New Yorker Writer Malcolm Gladwell Trashes Rankings

Writes Gladwell about the “Best Colleges” version of the survey: “Every year, the magazine sends a survey to the country’s university and college presidents, provosts, and admissions deans asking them to grade all the schools in their category on a scale of one to five. Those at national universities, for example, are asked to rank all 261 other national universities.” The magazine’s rankings editor, Robert Morse told Gladwell that the typical respondent assigns grades to roughly half of the schools in his or her category.

‘THE U.S. NEWS RATINGS ARE A SELF-FULFILLING PROPHECY.’

“But it’s far from clear how any one individual could have insight into that many institutions,” concludes Gladwell. “Sound judgments of educational quality have to be based on specific, hard-to-observe features. But reputational ratings are simply inferences from broad, readily observable features of an institution’s identity, such as its history, its prominence in the media, or the elegance of its architecture. They are prejudices.”

As an example to prove his point, Gladwell cites an analysis of another ranking by U.S. News, its rating of the Best Hospitals which also rely heavily on reputation scores generated by professional peers. “Why, after all, should a gastroenterologist at the Ochsner Medical Center, in New Orleans, have any specific insight into the performance of the gastroenterology department at Mass General, in Boston, or even, for that matter, have anything more than an anecdotal impression of the gastroenterology department down the road at some hospital in Baton Rouge?…

“When U.S. News asks a university president to perform the impossible task of assessing the relative merits of dozens of institutions he knows nothing about, he relies on the only source of detailed information at his disposal that assesses the relative merits of dozens of institutions he knows nothing about: U.S. News. A school like Penn State, then, can do little to improve its position. To go higher than 47th, it needs a better reputation score, and to get a better reputation score it needs to be higher than 47th. The U.S. News ratings are a self-fulfilling prophecy.”

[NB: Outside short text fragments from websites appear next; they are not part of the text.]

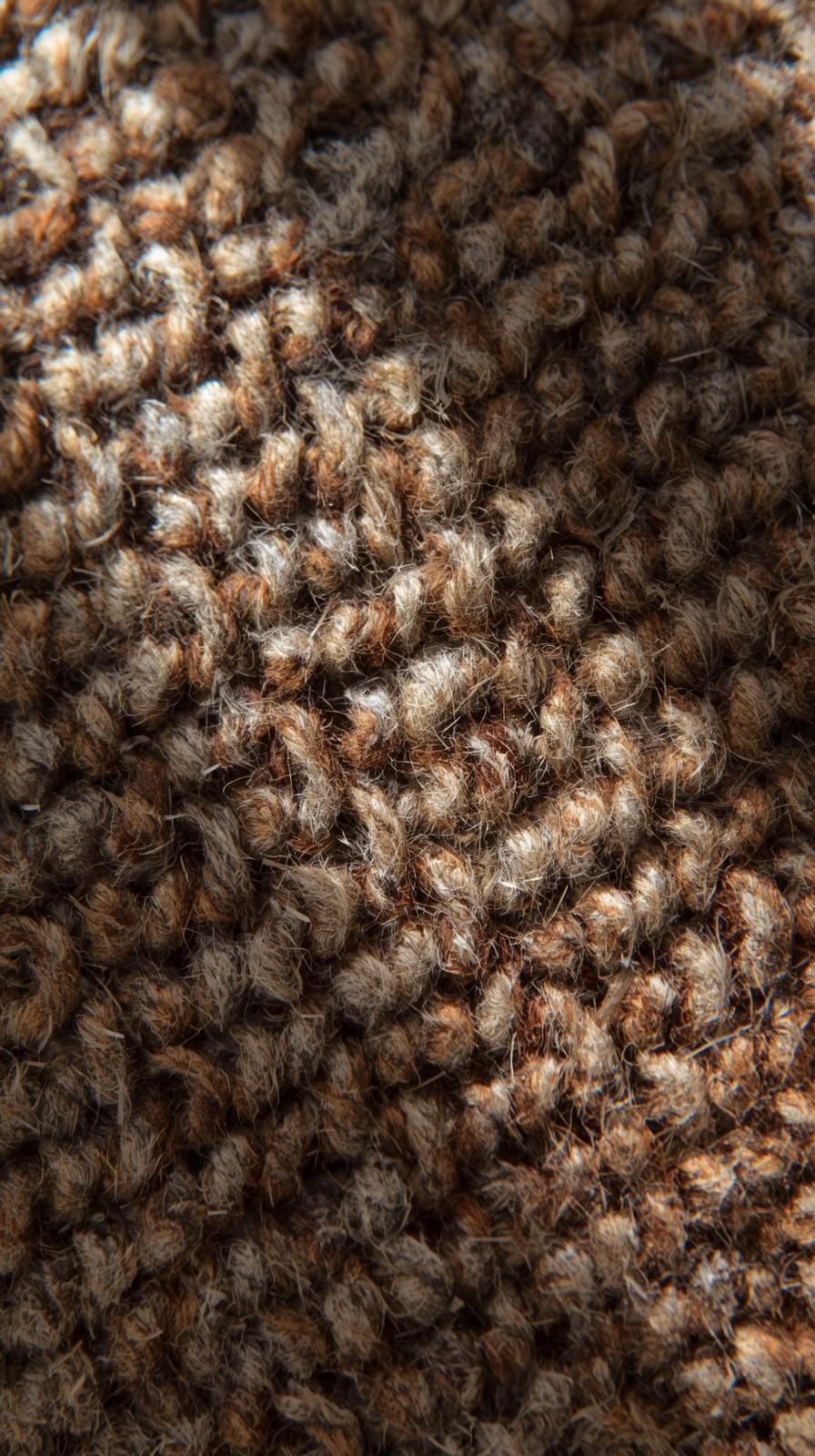 Herringbone Wool Weave Close Up
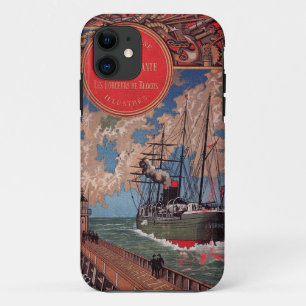 Funda Para iPhone 11 Jules Verne 1898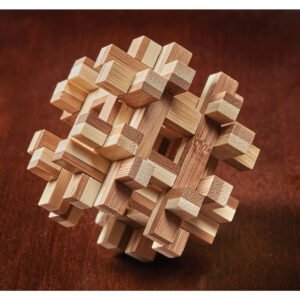 Alternative view of Bamboo Brain Twister Brainteaser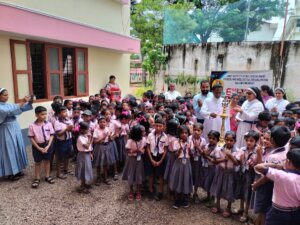 St.Teresa's Vazhapally school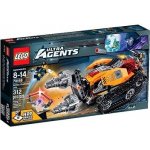 LEGO® Ultra Agents 70168 Drillex krade diamant – Zboží Živě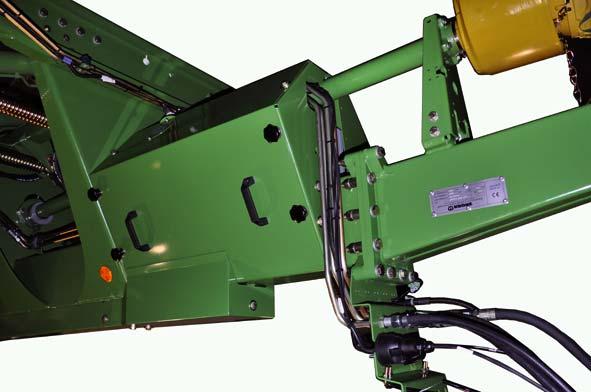 Pos: 63.46.6 /Überschriften/Überschriften 3/P-T/Rangieren der Maschine ohne Traktor @ 5\mod_23853540760_7.docx @ 89748 @ 3 @ Pos: 63.46.8 /BA/Inbetriebnahme/Druckluftbremse/Bild Löseventil SW 400 Plus @ 97\mod_32934692624_7.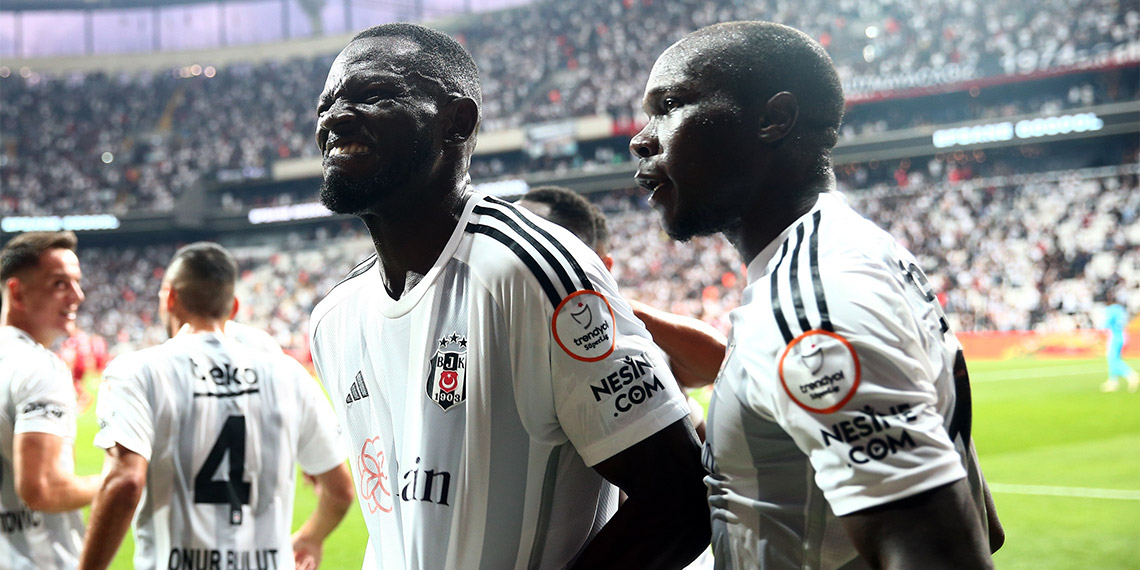 Beşiktaş'tan Omar Colley'in sağlık durumu hakkında açıklama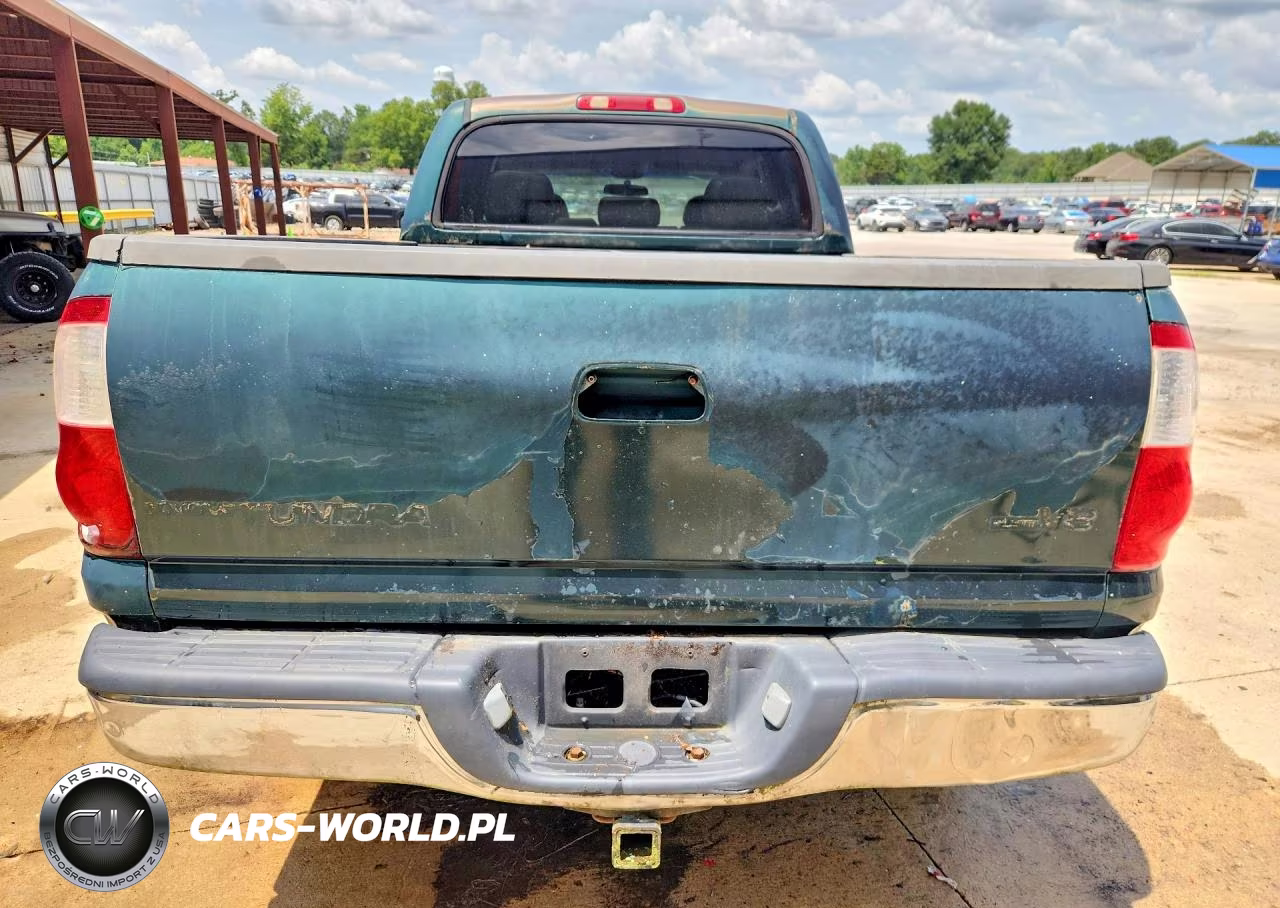 2004 Toyota Tundra Double Cab Sr5 VIN:5TBET34194S461260 - 6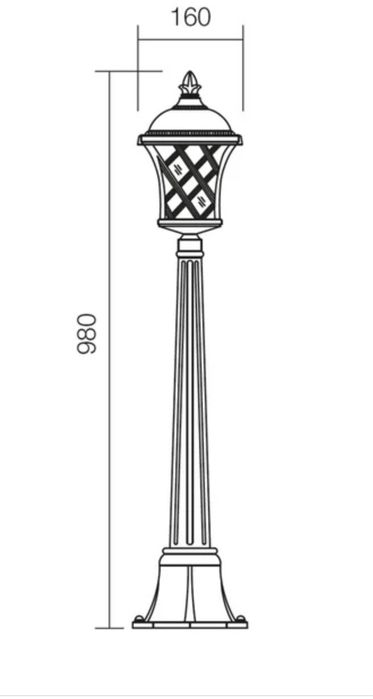 Vând stâlpi iluminat exterior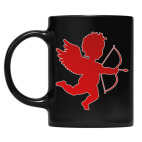 Кружка цветная UV-DTF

Gladwell may not have known that the most egregious example of this problem plagues U.S. News’ so-called specialty business schools rankings because they are based solely on the survey of business school deans and directors who are asked to nominate up to 10 programs for excellence in each of a dozen or so categories, from accounting to management. The schools that get the most votes make the ranking.

‘RANKINGS TURN OUT TO BE FULL OF IMPLICIT IDEOLOGICAL CHOICES

U.S. News’ Morse, director of data research, counters this criticism. In response to a reporter, Morse once said: “U.S. News is not expecting people to have knowledge or be able to rate each school in its category. It’s based on the premise that since we have a big enough respondent base, enough people have some knowledge of enough schools that we get a statistically significant number of respondents for each school. There are subjective parts of education, parts that can’t be measured by just quantitative data. The peer survey tries to capture that part of it.”

One of the techniques Gladwell deploys in the article is to reorder certain schools by changing some of the metrics used to rank them. He revises a top ten list of schools by doing what U.S. News doesn’t—including the cost of tuition as a variable. U.S. News would include cost if value for the dollar was something it judged important. Simply taking cost into account, the rankings of seven of the top schools changed and three schools—Northwestern University, Columbia University and Cornell University–dropped out of the top ten, replaced by the University of Alabama, the University of Texas, and the University of Virginia. Concludes Gladwell: “The U.S. News rankings turn out to be full of these kinds of implicit ideological choices.”